Records provided:
--- --- ---

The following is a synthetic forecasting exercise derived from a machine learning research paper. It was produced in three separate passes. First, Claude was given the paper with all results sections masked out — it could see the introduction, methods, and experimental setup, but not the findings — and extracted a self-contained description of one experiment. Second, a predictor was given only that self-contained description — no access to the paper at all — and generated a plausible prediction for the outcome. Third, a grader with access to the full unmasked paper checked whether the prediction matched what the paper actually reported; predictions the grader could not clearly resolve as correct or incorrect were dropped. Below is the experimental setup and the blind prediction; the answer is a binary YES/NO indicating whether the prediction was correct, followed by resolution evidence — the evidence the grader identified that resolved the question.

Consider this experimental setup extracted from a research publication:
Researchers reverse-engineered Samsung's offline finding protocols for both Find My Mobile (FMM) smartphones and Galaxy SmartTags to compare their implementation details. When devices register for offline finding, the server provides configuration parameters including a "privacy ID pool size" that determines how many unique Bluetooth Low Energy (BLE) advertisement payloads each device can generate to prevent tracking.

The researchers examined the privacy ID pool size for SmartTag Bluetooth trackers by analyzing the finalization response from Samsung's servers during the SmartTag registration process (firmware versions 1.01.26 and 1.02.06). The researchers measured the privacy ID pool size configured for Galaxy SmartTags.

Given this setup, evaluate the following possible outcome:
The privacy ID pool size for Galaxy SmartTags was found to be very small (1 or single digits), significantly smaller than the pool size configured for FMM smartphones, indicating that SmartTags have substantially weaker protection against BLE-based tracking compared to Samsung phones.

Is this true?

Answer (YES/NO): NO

--- --- ---

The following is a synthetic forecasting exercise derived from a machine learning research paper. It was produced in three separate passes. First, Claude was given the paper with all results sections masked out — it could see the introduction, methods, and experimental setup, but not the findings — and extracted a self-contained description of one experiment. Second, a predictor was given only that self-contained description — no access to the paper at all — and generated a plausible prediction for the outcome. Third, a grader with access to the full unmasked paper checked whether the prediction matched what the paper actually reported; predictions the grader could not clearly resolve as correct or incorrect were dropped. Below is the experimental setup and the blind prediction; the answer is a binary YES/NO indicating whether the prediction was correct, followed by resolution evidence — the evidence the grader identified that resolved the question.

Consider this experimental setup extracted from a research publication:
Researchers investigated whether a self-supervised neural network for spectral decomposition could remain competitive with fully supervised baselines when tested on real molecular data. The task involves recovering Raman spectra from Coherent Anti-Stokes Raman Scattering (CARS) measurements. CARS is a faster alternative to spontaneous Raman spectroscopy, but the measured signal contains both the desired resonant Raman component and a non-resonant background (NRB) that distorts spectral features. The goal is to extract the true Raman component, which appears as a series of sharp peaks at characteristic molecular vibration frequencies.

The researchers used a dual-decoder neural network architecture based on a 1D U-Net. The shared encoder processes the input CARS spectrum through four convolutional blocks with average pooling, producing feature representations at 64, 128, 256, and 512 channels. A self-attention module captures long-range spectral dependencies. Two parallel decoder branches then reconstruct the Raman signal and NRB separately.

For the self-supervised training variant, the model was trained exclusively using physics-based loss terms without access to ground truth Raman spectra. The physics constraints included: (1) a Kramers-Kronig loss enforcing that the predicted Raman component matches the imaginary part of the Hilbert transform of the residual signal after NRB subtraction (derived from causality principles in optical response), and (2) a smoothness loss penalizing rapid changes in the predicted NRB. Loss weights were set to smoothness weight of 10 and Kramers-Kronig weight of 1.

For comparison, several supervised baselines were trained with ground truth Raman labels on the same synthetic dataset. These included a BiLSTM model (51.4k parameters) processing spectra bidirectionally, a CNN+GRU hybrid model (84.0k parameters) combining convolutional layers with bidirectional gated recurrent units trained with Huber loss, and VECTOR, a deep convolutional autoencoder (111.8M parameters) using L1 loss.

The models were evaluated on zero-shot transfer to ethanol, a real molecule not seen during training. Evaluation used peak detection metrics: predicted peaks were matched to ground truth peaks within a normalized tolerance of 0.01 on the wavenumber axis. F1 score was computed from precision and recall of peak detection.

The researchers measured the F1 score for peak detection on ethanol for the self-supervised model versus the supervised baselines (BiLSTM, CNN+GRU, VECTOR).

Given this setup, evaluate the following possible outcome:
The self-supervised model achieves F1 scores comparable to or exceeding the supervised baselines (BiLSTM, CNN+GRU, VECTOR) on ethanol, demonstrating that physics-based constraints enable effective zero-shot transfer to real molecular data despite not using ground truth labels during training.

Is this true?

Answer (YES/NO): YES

--- --- ---

Task details:
Transcribe, exactly and without additions, the lines of the records above, beginning with the line that contains "The researchers measured the F1" and ending with the line that contains "Answer (YES/NO): YES", both included.

Result of this exercise:
The researchers measured the F1 score for peak detection on ethanol for the self-supervised model versus the supervised baselines (BiLSTM, CNN+GRU, VECTOR).

Given this setup, evaluate the following possible outcome:
The self-supervised model achieves F1 scores comparable to or exceeding the supervised baselines (BiLSTM, CNN+GRU, VECTOR) on ethanol, demonstrating that physics-based constraints enable effective zero-shot transfer to real molecular data despite not using ground truth labels during training.

Is this true?

Answer (YES/NO): YES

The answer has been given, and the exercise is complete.